In Hong Kong racing there was that amazing feeling of lightness and pride when the Brazilian Magic Man arrived in Hong Kong and turned racing in this city on its head. We had never seen a rider like him- a fabulous combination of talent and charisma.

Some of us remember the great rivalry between Douglas Whyte and Brett Prebble, especially during the 2010 season.

Today, we’re seeing the competition between the Zac Attack and the Magic Man, the party crasher that is the Mauritian Magician and the Silent Striker that is Vincent Ho.

We’re also seeing Alexis Badel coming into his own. There’s then Jerry Chau and Matthew Poon. Who knows how far this rivalry might travel? And this is where the marketing of the “Hong Kong racing product” comes into play.

Right now, we can’t see how the best from elsewhere will fare against the best from Hong Kong and vice versa. We’re still in another bubble just bobbing along. It’s boring as hell.

Personally, I would love to see Jamie Kah and James McDonald ride against Joao Moreira or Zac Purton.

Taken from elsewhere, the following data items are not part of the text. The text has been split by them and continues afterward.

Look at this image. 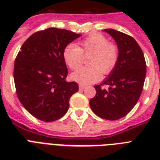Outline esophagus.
<instances>
[{
    "label": "esophagus",
    "instance_id": "esophagus-1",
    "mask_svg": "<svg viewBox=\"0 0 160 160\" xmlns=\"http://www.w3.org/2000/svg\"><path fill=\"white\" fill-rule=\"evenodd\" d=\"M86 87L85 85H79V88H80V90H84L85 88Z\"/></svg>",
    "mask_w": 160,
    "mask_h": 160
}]
</instances>
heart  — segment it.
Segmentation results:
<instances>
[{
  "mask_svg": "<svg viewBox=\"0 0 160 160\" xmlns=\"http://www.w3.org/2000/svg\"><path fill=\"white\" fill-rule=\"evenodd\" d=\"M88 67L80 69L70 75L71 80L81 85L92 84L100 80L102 74L107 75L114 70L119 60V51L116 45L101 34H93L79 43L70 44L63 51V59L71 70H76L83 63V55H90Z\"/></svg>",
  "mask_w": 160,
  "mask_h": 160,
  "instance_id": "1",
  "label": "heart"
}]
</instances>
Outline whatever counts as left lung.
I'll list each match as a JSON object with an SVG mask.
<instances>
[{"mask_svg": "<svg viewBox=\"0 0 160 160\" xmlns=\"http://www.w3.org/2000/svg\"><path fill=\"white\" fill-rule=\"evenodd\" d=\"M119 48L116 66L100 85H95L96 95L90 100L92 111L100 118L117 120L129 114L136 105L144 87L146 63L144 53L136 41L130 36L105 29ZM109 85L105 90L103 85Z\"/></svg>", "mask_w": 160, "mask_h": 160, "instance_id": "obj_1", "label": "left lung"}]
</instances>
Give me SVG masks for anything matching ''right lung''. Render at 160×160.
<instances>
[{
  "mask_svg": "<svg viewBox=\"0 0 160 160\" xmlns=\"http://www.w3.org/2000/svg\"><path fill=\"white\" fill-rule=\"evenodd\" d=\"M81 35L48 28L31 35L21 48L14 65L16 94L24 108L36 119L51 122L68 111L76 82H67L63 51Z\"/></svg>",
  "mask_w": 160,
  "mask_h": 160,
  "instance_id": "right-lung-1",
  "label": "right lung"
}]
</instances>
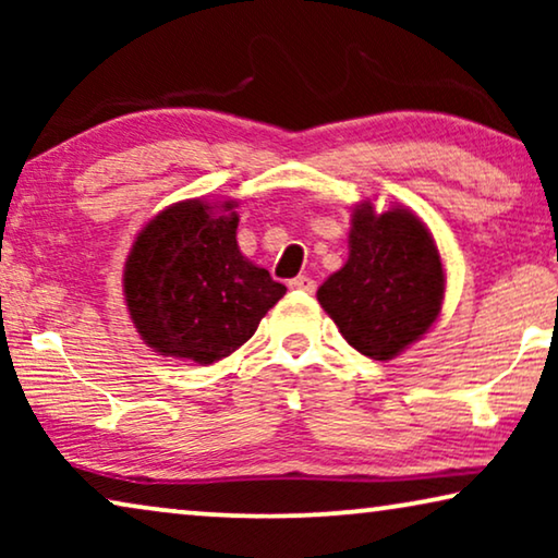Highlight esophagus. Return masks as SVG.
<instances>
[{
  "label": "esophagus",
  "instance_id": "esophagus-1",
  "mask_svg": "<svg viewBox=\"0 0 558 558\" xmlns=\"http://www.w3.org/2000/svg\"><path fill=\"white\" fill-rule=\"evenodd\" d=\"M289 289H294V292L312 294L317 289V284H315V279H310V277H294L292 281H289Z\"/></svg>",
  "mask_w": 558,
  "mask_h": 558
}]
</instances>
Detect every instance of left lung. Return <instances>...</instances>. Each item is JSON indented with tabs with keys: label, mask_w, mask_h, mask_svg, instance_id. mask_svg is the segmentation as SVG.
<instances>
[{
	"label": "left lung",
	"mask_w": 558,
	"mask_h": 558,
	"mask_svg": "<svg viewBox=\"0 0 558 558\" xmlns=\"http://www.w3.org/2000/svg\"><path fill=\"white\" fill-rule=\"evenodd\" d=\"M342 338L373 361H391L429 330L445 300V271L432 233L414 213H353L350 256L317 289Z\"/></svg>",
	"instance_id": "obj_1"
}]
</instances>
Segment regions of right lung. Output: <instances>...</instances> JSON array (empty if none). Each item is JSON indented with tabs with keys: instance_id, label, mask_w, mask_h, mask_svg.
I'll return each instance as SVG.
<instances>
[{
	"instance_id": "add662e5",
	"label": "right lung",
	"mask_w": 558,
	"mask_h": 558,
	"mask_svg": "<svg viewBox=\"0 0 558 558\" xmlns=\"http://www.w3.org/2000/svg\"><path fill=\"white\" fill-rule=\"evenodd\" d=\"M185 201L159 213L126 258L124 294L149 348L197 365L239 350L287 287L241 256L233 203Z\"/></svg>"
}]
</instances>
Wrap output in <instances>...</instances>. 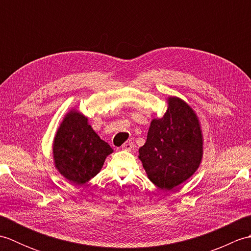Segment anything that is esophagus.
Wrapping results in <instances>:
<instances>
[{"label":"esophagus","instance_id":"34e87169","mask_svg":"<svg viewBox=\"0 0 251 251\" xmlns=\"http://www.w3.org/2000/svg\"><path fill=\"white\" fill-rule=\"evenodd\" d=\"M132 148H134V143L132 142H125L124 145L122 146V149L125 151H131Z\"/></svg>","mask_w":251,"mask_h":251}]
</instances>
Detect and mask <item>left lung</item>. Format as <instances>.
Listing matches in <instances>:
<instances>
[{
  "label": "left lung",
  "mask_w": 251,
  "mask_h": 251,
  "mask_svg": "<svg viewBox=\"0 0 251 251\" xmlns=\"http://www.w3.org/2000/svg\"><path fill=\"white\" fill-rule=\"evenodd\" d=\"M202 136L194 111L183 100L168 98L162 119H154L139 158L149 179L157 188L170 191L188 180L199 168Z\"/></svg>",
  "instance_id": "left-lung-1"
}]
</instances>
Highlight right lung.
<instances>
[{"label": "right lung", "mask_w": 251, "mask_h": 251, "mask_svg": "<svg viewBox=\"0 0 251 251\" xmlns=\"http://www.w3.org/2000/svg\"><path fill=\"white\" fill-rule=\"evenodd\" d=\"M112 152V148L88 125L87 117L74 110L62 121L52 149L56 168L75 184L94 178Z\"/></svg>", "instance_id": "1"}]
</instances>
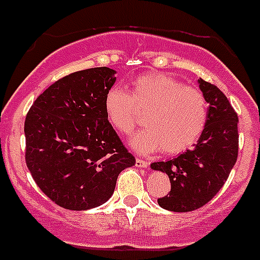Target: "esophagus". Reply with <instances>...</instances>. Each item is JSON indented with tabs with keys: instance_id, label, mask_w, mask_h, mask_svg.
<instances>
[{
	"instance_id": "obj_1",
	"label": "esophagus",
	"mask_w": 260,
	"mask_h": 260,
	"mask_svg": "<svg viewBox=\"0 0 260 260\" xmlns=\"http://www.w3.org/2000/svg\"><path fill=\"white\" fill-rule=\"evenodd\" d=\"M135 165H137L138 168H147V166H148V161L137 157V159H135Z\"/></svg>"
}]
</instances>
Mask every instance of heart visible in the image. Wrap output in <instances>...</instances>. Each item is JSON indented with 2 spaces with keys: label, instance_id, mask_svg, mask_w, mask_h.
I'll return each instance as SVG.
<instances>
[{
  "label": "heart",
  "instance_id": "heart-1",
  "mask_svg": "<svg viewBox=\"0 0 260 260\" xmlns=\"http://www.w3.org/2000/svg\"><path fill=\"white\" fill-rule=\"evenodd\" d=\"M104 108L111 125L123 135L139 125L140 113H146L147 128L132 139L133 147L144 153L161 148L166 154L187 151L200 139L208 121V103L201 90L162 73L137 77L128 94L112 87Z\"/></svg>",
  "mask_w": 260,
  "mask_h": 260
}]
</instances>
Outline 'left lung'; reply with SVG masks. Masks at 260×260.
<instances>
[{
    "instance_id": "left-lung-1",
    "label": "left lung",
    "mask_w": 260,
    "mask_h": 260,
    "mask_svg": "<svg viewBox=\"0 0 260 260\" xmlns=\"http://www.w3.org/2000/svg\"><path fill=\"white\" fill-rule=\"evenodd\" d=\"M200 89L209 103L204 133L192 149L177 158L153 162L151 168L166 173L169 193L157 200L161 208L187 213L202 208L228 179L239 156L237 113L214 83L200 78Z\"/></svg>"
}]
</instances>
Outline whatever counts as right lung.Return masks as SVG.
Masks as SVG:
<instances>
[{
	"instance_id": "right-lung-1",
	"label": "right lung",
	"mask_w": 260,
	"mask_h": 260,
	"mask_svg": "<svg viewBox=\"0 0 260 260\" xmlns=\"http://www.w3.org/2000/svg\"><path fill=\"white\" fill-rule=\"evenodd\" d=\"M114 71H78L50 85L25 117V164L40 189L68 210L96 208L135 157L109 123L104 99Z\"/></svg>"
}]
</instances>
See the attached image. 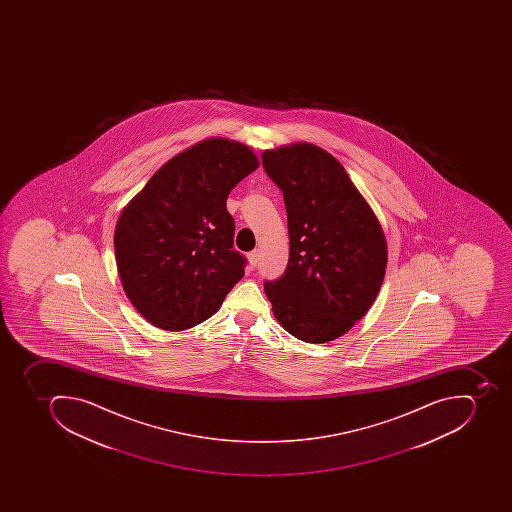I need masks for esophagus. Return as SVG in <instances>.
<instances>
[{"instance_id": "esophagus-1", "label": "esophagus", "mask_w": 512, "mask_h": 512, "mask_svg": "<svg viewBox=\"0 0 512 512\" xmlns=\"http://www.w3.org/2000/svg\"><path fill=\"white\" fill-rule=\"evenodd\" d=\"M248 261H250L251 266H256L259 262V251H251V253H248Z\"/></svg>"}]
</instances>
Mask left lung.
<instances>
[{
    "instance_id": "obj_1",
    "label": "left lung",
    "mask_w": 512,
    "mask_h": 512,
    "mask_svg": "<svg viewBox=\"0 0 512 512\" xmlns=\"http://www.w3.org/2000/svg\"><path fill=\"white\" fill-rule=\"evenodd\" d=\"M283 192L290 258L264 291L280 325L306 343H326L367 314L383 285V229L346 169L312 144L262 153Z\"/></svg>"
}]
</instances>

Or Will Price and Laura Lafferty ride against Jerry Chau and the Poon Train.

These dreams have to be put on hold for perhaps longer than we think.

This means focusing on the here and now and looking beyond the Jockey Challenge.

That’s all very nice and I am sure very popular. It’s also been going on for quite a while.

Every racing product anywhere in the world needs a Refresher Course as the wants and needs of the consumer are constantly changing. And change is good in every which way.

If there’s now the Zac Attack Burger, why not?

If there’s a new song about Joao Moreira, bring it on.

If there are competitions featuring jockeys and with prizes to be won, this is about interactivity and creating marketing opportunities worth exploring.

It’s also about knowing which carrots to dangle- and how and where to make the most of everything already here.

Then comes truly knowing the medium of the message, what the message is and the most effective medium to make this clear, especially in the clutter of the online world where everyone is looking for attention.

And here, no matter what the product, those good vibes always work.